One dehumanising episode leads to another. Amnesty International is now charging that after the March 14 attack on Maiduguri’s Giwa Barracks, the military recaptured 600 fleeing detainees and summarily executed them. In that it had the collaboration of Civilian JTF members who, wielding clubs and machetes, help to round up the fleeing men and clubbed them to death. What about the possibility that some of them could be innocent? I remember a lecture that the then Chief Judge of old Sokoto State Justice Umaru Kalgo delivered in the 1980s, where he said a judge would rather free ten guilty persons than convict one innocent person. That is especially true where the offence attracts capital punishment.
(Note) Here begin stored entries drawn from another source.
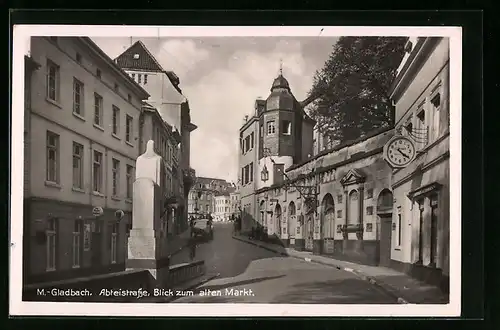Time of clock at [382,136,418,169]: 4:21
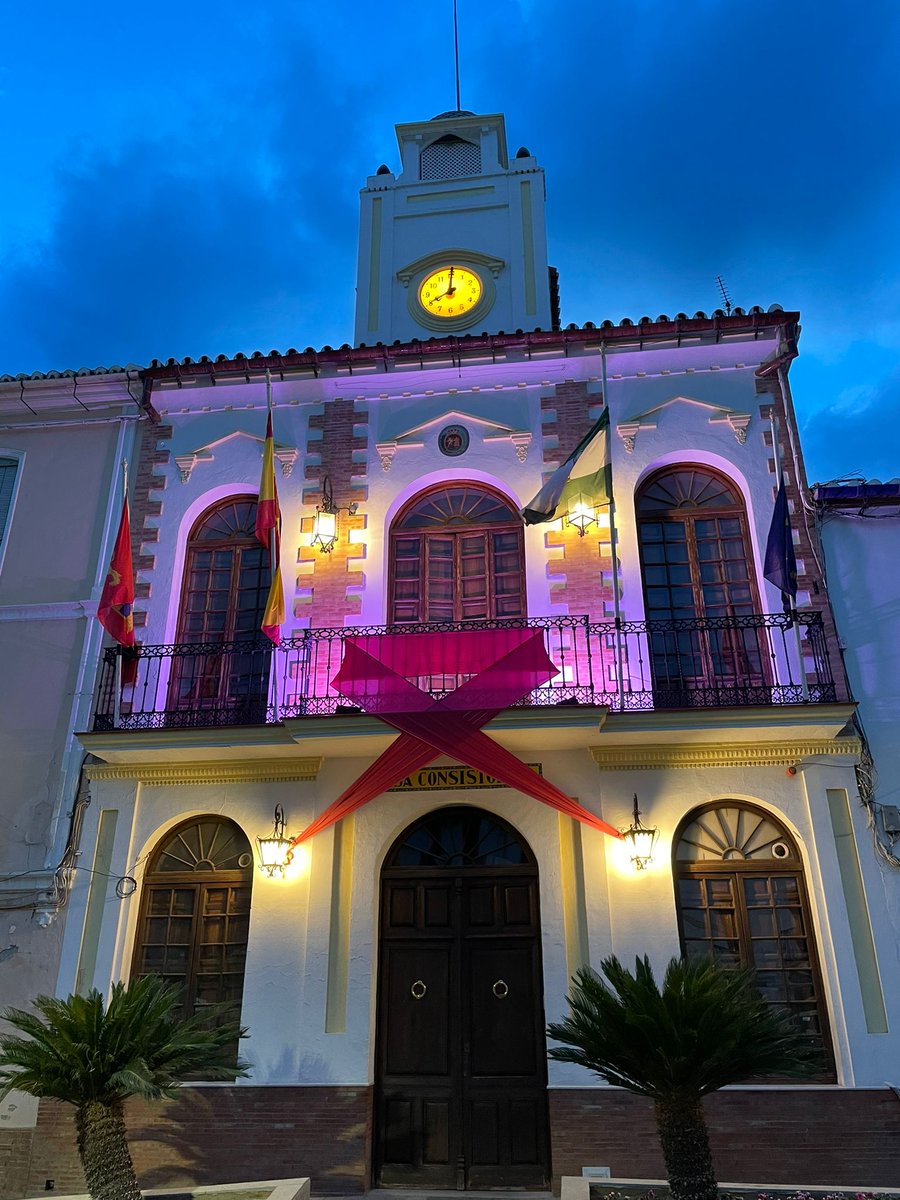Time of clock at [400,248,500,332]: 8:00
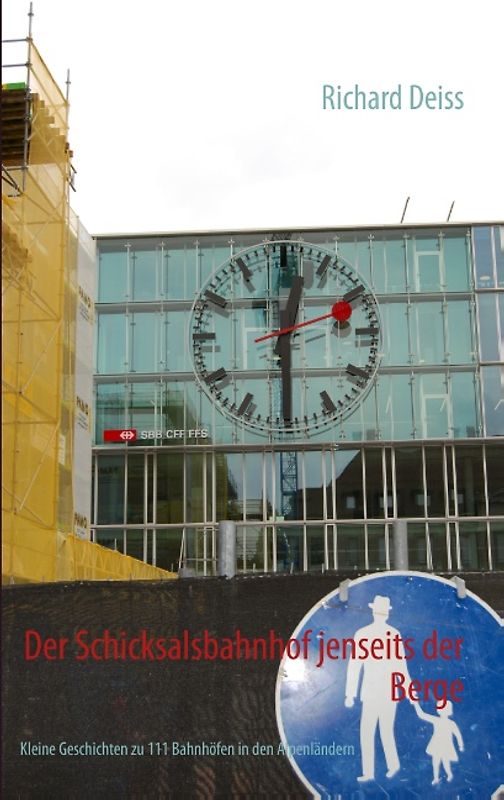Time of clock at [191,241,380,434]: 12:29
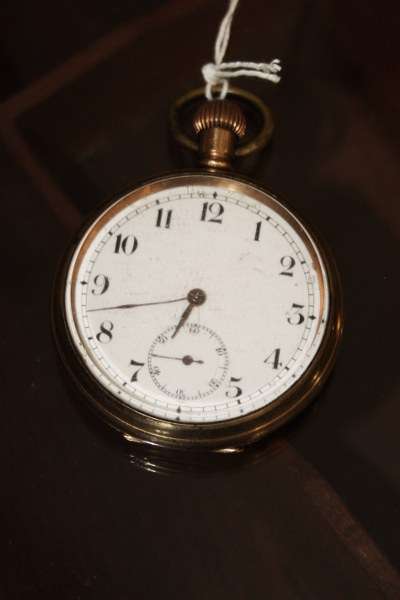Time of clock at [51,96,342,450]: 6:42
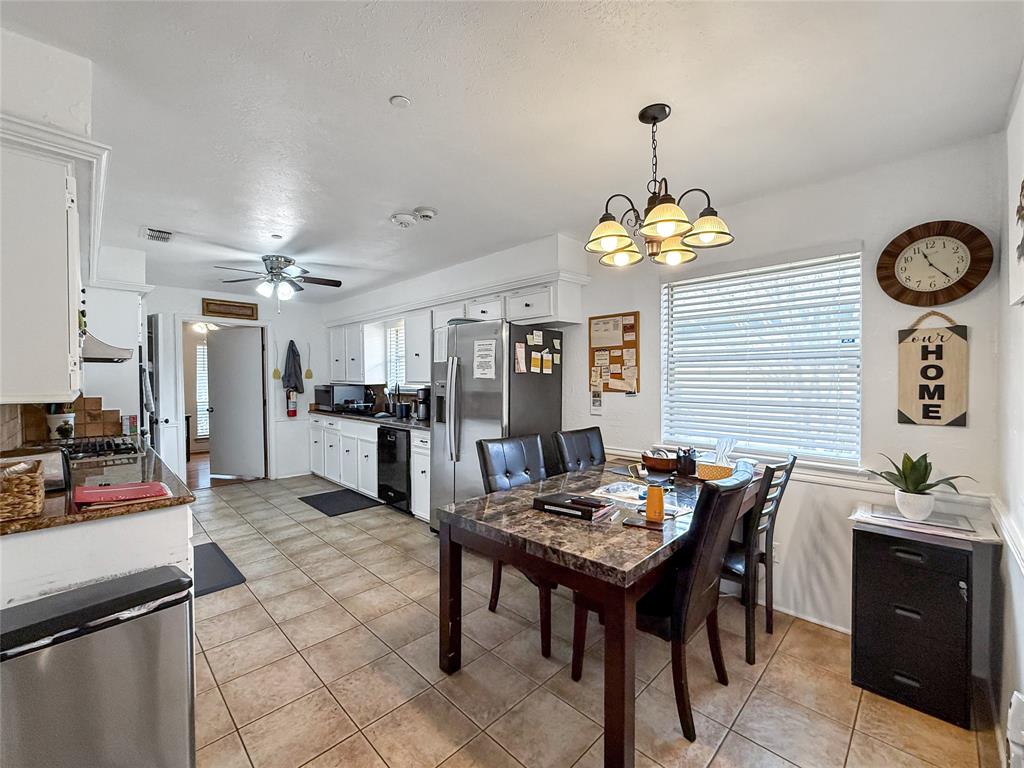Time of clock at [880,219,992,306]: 11:23
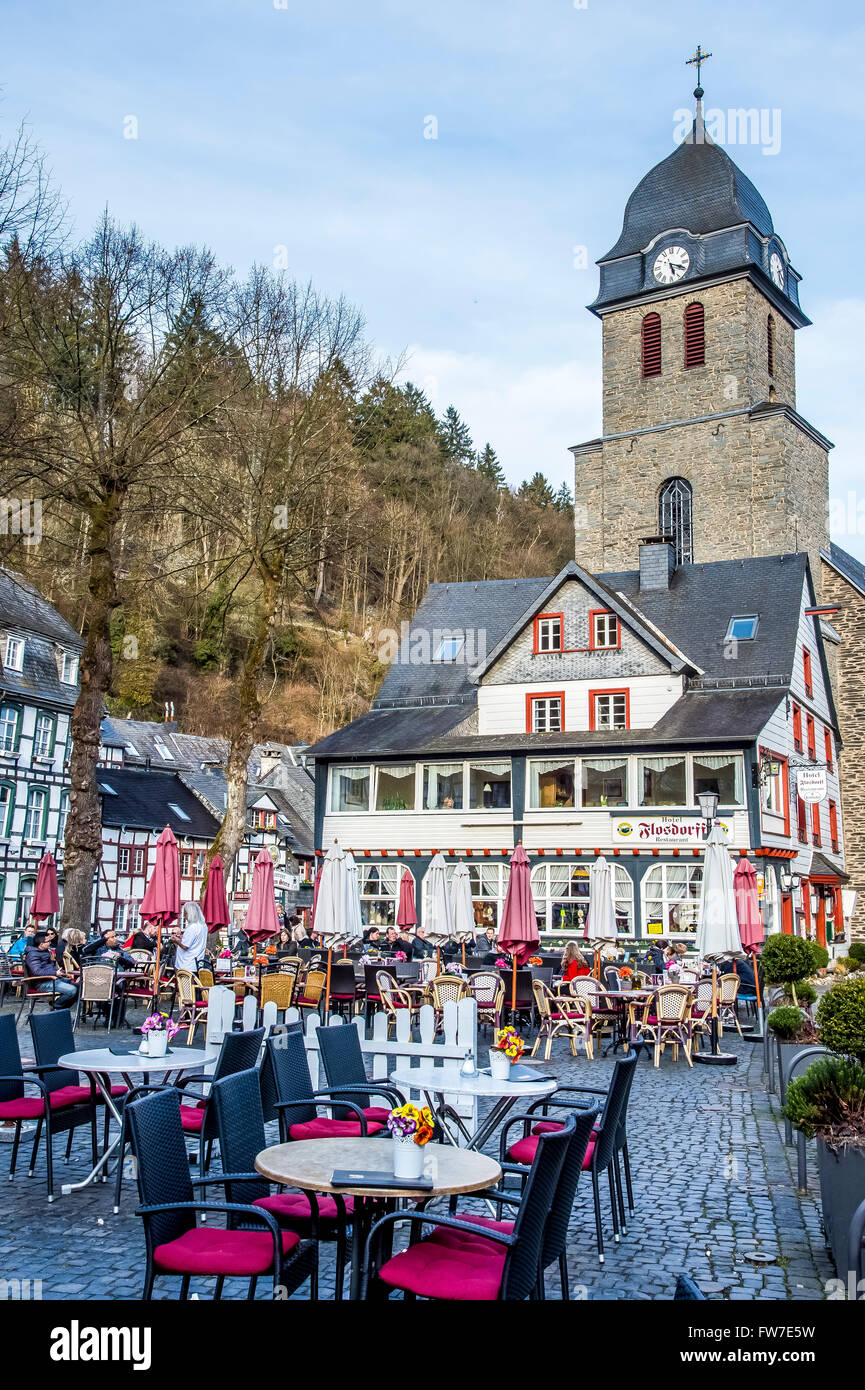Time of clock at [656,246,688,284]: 5:18
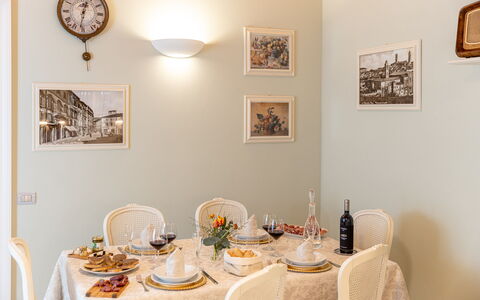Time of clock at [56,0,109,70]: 12:31
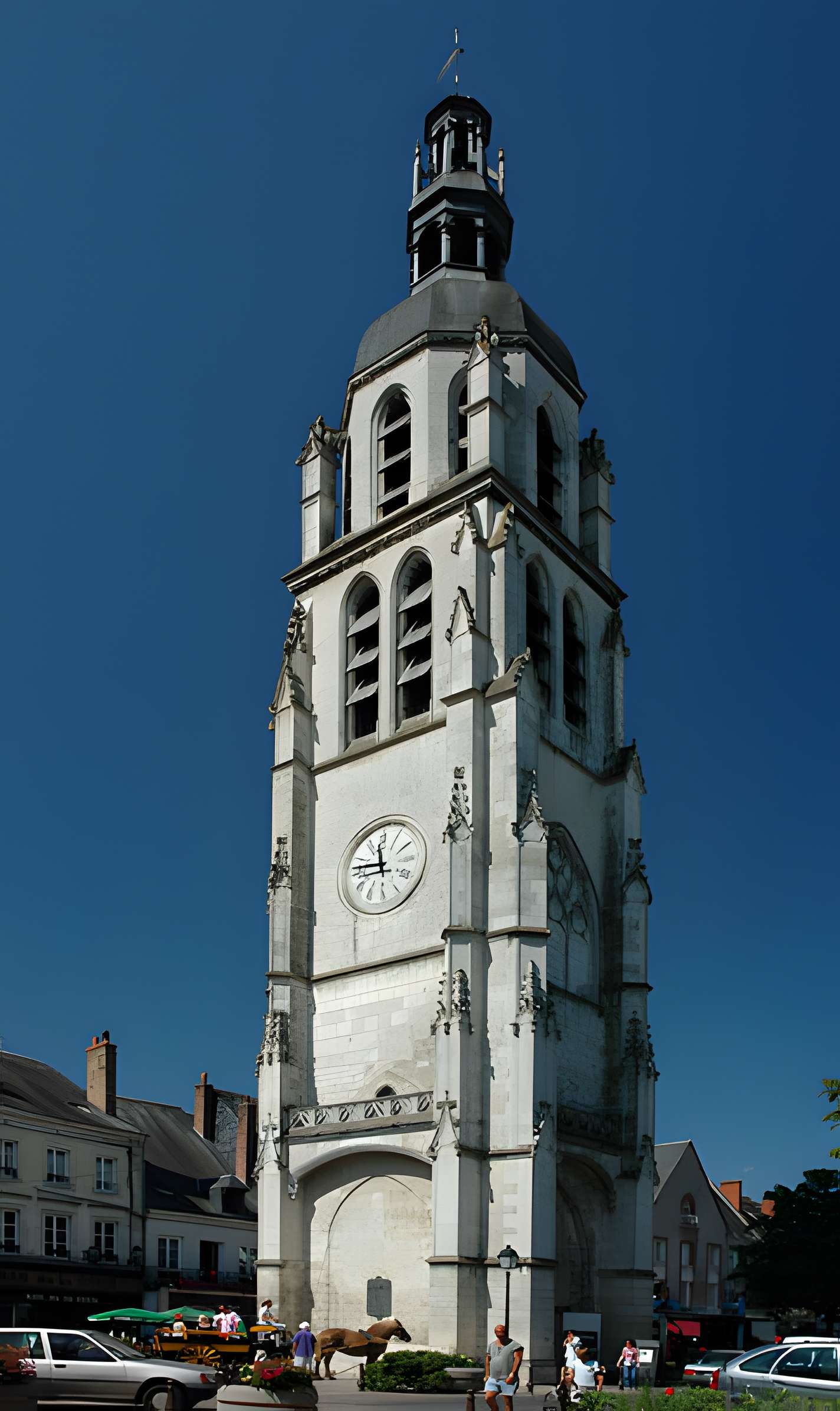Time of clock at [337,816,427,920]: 11:46
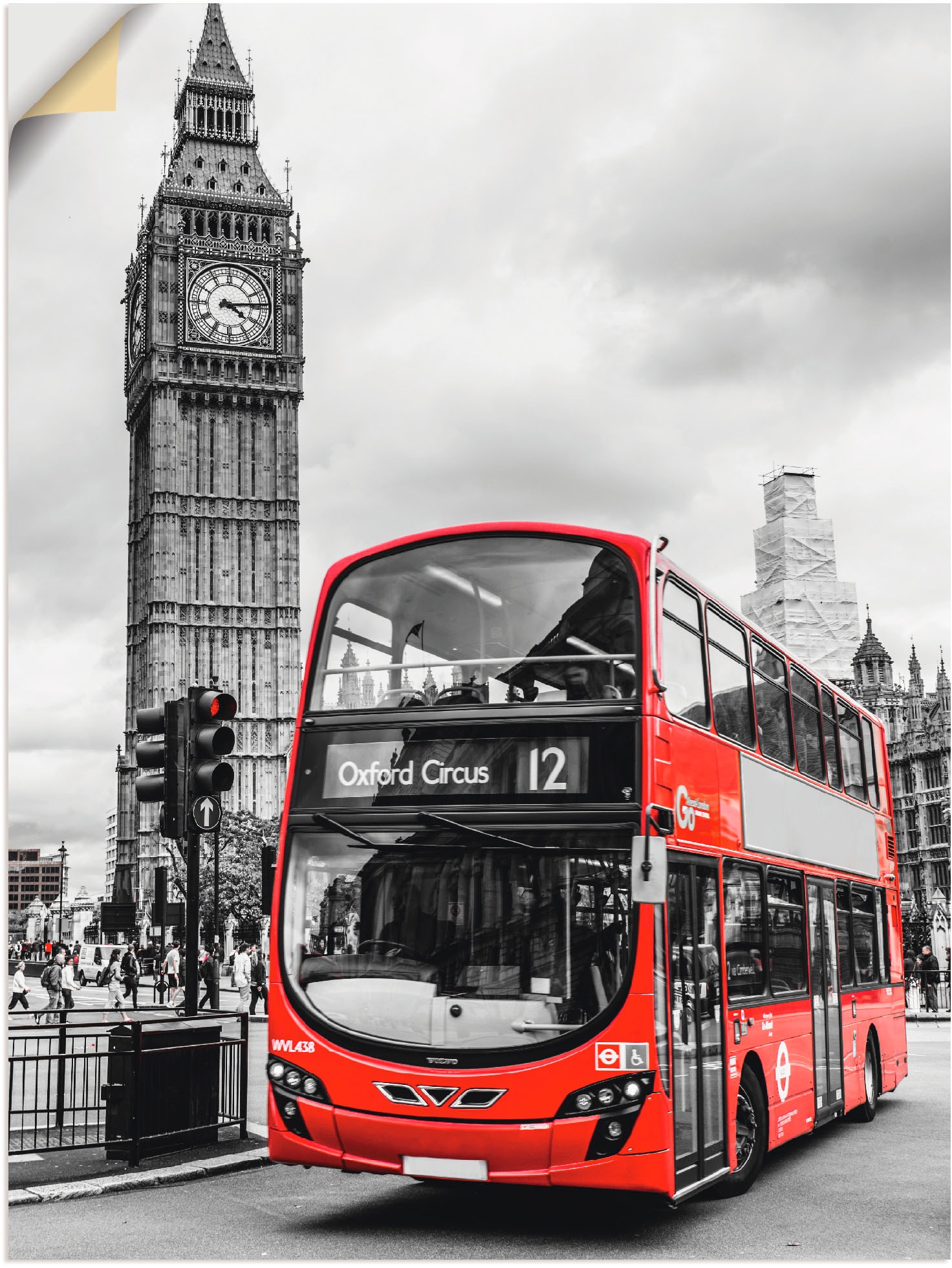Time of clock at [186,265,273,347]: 4:13
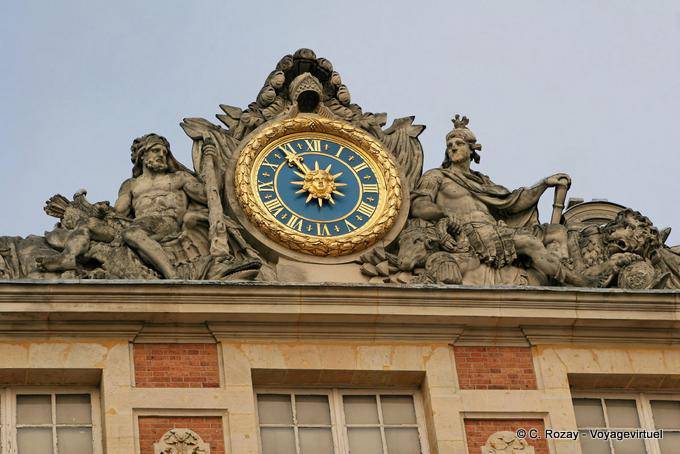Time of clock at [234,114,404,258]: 11:53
What if at least one of the executed men at Giwa Barracks was innocent? nother observation is, the people of Maiduguri did not seem to cry foul over what happened. At the height of the insurgency, Borno Elders were quite vocal against abuses by the military in their operations against insurgents. Yet, 600 people were killed in one morning and not a voice was raised against it. That could be due to the creeping feeling among many, if not most Nigerians that a Boko Haram suspect deserves summary death. Of course Boko Haram brought this public image disaster upon itself with the wholesale slaughter of students, villagers and highway travellers and the exploding of bombs in crowded civilian areas. I cannot remember one guerrilla group in recent human history that is as completely bereft of local community sympathy as Boko Haram. The Afghan Taliban, Somalia’s Al-Shahab, the IRA and the Tamil Tigers all fared much better.
Back to the question, why didn’t anybody claim the DSS 21 corpses? Every parent loves his child but there comes a time in life when a parent is forced to disown his child in order to save himself from societal opprobrium. Boko Haram insurgents have brought their parents to that critical point. It reminds me of a story a colleague once told me about a funeral he attended in Zaria. A highly respected man in the community received the news that his two grown up sons died in an accident on the Zaria-Kano road. Hundreds of people turned up at his house to await the corpses’ arrival for burial. While they waited, rumours filtered in that the two boys did not die in an accident; that they attempted armed robbery on the highway and were shot by policemen. The story teller said one by one, all the mourners picked up their shoes and crawled away until the father was almost left alone.
AMaybe that is why no one is coming around to ask after the DSS 21 but that does not mean a state agency should not treat human lives with more decency than attaching alphabets to corpses.